Information shown »
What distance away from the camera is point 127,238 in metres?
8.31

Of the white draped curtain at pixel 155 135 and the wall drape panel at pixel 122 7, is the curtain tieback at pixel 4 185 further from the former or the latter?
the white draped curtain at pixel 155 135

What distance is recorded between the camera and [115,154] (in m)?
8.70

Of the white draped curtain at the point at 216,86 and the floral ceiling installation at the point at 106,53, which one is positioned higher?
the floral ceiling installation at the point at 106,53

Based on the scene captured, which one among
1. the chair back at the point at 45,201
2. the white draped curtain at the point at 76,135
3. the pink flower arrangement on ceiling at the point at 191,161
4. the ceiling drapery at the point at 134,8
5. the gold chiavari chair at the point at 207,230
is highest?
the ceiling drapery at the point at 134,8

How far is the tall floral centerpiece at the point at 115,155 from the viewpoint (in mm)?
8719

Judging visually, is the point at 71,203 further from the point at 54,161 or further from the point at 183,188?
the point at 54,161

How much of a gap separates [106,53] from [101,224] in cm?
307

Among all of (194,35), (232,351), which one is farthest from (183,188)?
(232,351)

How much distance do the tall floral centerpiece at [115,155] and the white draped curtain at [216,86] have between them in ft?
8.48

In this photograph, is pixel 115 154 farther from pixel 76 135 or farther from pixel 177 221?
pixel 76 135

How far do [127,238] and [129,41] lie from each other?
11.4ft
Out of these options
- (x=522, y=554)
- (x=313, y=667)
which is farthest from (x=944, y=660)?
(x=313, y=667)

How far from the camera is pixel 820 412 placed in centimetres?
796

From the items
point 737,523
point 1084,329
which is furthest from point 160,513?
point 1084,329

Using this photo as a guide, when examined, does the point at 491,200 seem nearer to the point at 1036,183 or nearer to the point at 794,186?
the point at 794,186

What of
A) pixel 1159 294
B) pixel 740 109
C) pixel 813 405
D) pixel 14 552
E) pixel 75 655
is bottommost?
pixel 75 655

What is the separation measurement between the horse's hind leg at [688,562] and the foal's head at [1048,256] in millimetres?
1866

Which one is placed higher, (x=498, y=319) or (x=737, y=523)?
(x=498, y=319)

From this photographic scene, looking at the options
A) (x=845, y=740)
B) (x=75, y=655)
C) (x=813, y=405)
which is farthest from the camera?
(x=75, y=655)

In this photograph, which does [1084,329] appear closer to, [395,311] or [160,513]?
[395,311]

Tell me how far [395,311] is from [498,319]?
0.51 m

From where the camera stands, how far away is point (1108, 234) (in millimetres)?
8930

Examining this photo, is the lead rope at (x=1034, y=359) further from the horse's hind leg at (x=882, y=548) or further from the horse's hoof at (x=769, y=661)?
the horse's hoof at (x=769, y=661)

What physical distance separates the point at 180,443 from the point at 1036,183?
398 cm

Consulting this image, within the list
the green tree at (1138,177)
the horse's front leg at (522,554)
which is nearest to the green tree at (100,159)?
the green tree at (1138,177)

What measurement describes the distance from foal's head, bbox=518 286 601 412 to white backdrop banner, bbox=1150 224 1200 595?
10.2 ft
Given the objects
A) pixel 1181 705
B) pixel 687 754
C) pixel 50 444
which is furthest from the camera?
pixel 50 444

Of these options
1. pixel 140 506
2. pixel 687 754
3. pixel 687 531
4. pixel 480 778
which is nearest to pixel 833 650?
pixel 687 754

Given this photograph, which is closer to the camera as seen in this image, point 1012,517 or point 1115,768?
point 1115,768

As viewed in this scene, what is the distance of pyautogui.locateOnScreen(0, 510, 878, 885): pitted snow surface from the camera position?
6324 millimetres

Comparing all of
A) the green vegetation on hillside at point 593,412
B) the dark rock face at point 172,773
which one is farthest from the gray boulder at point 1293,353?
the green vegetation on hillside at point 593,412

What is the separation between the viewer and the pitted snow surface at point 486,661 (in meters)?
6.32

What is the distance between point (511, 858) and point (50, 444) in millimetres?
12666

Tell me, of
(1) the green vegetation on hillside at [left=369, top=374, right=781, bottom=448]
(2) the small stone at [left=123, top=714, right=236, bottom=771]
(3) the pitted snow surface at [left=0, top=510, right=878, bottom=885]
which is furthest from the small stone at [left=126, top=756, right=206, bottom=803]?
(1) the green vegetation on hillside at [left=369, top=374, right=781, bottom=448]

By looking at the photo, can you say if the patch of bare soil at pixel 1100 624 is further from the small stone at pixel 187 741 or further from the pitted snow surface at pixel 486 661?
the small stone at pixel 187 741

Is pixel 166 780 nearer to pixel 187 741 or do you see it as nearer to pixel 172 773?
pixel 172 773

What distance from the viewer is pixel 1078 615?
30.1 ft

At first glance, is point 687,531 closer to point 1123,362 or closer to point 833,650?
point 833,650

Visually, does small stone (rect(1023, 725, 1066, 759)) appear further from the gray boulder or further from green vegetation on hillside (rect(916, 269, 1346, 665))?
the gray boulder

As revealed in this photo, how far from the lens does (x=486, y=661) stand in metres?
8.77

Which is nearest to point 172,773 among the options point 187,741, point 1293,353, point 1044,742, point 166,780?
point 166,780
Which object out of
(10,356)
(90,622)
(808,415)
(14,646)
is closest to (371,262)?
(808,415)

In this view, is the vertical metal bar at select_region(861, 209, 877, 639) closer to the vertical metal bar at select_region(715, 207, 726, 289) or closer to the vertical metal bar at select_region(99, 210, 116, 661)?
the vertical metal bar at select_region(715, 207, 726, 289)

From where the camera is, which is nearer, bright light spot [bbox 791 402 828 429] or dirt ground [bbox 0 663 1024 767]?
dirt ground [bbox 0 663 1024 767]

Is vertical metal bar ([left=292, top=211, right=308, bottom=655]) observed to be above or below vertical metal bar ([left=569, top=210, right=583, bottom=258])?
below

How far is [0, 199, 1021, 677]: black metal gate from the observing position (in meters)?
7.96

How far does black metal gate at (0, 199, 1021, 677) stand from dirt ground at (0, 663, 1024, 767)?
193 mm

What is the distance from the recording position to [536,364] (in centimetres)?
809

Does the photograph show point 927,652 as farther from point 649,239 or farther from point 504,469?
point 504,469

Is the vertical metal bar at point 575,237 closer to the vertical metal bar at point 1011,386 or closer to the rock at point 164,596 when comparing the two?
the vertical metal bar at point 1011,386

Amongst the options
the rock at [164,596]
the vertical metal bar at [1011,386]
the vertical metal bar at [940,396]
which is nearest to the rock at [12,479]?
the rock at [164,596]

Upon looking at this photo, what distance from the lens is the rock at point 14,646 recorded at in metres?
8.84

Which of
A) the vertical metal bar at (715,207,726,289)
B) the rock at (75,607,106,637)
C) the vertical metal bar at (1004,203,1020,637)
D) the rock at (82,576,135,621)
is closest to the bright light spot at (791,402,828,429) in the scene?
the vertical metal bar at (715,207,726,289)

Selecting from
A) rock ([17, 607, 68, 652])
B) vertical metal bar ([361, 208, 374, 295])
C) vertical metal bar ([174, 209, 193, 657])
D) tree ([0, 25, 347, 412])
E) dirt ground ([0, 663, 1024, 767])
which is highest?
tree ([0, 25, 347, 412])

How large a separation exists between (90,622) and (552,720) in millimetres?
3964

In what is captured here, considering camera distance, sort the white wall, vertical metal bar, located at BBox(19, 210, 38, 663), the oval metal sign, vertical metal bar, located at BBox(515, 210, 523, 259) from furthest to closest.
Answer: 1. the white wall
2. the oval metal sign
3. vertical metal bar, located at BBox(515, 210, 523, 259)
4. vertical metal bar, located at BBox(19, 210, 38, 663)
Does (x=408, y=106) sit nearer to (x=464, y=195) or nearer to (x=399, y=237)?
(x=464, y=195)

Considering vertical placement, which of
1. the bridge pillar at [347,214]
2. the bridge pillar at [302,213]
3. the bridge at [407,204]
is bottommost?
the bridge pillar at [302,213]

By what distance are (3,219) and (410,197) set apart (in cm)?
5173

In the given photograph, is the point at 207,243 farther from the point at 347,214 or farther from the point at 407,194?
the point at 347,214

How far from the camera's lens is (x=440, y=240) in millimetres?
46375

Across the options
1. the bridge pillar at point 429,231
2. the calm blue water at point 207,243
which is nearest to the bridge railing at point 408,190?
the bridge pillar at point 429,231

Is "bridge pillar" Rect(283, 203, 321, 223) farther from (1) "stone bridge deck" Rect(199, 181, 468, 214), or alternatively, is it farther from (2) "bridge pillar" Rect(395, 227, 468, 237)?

Exercise » Only those lines running from the one containing "By what distance" through the last line of the data above are to be copied, exactly, with both ends included.

Exercise solution »
By what distance are (3,219) and (410,197) set apart (in cm)?
5173

In the given photograph, is the point at 207,243 farther from the point at 347,214 or farther from the point at 407,194?
the point at 347,214

How far from the camera's lens is (x=440, y=240) in millimetres?
46375

Across the options
1. the bridge pillar at point 429,231
2. the calm blue water at point 207,243
which is nearest to the bridge railing at point 408,190?
the bridge pillar at point 429,231

Is "bridge pillar" Rect(283, 203, 321, 223) farther from (1) "stone bridge deck" Rect(199, 181, 468, 214), or alternatively, is it farther from (2) "bridge pillar" Rect(395, 227, 468, 237)?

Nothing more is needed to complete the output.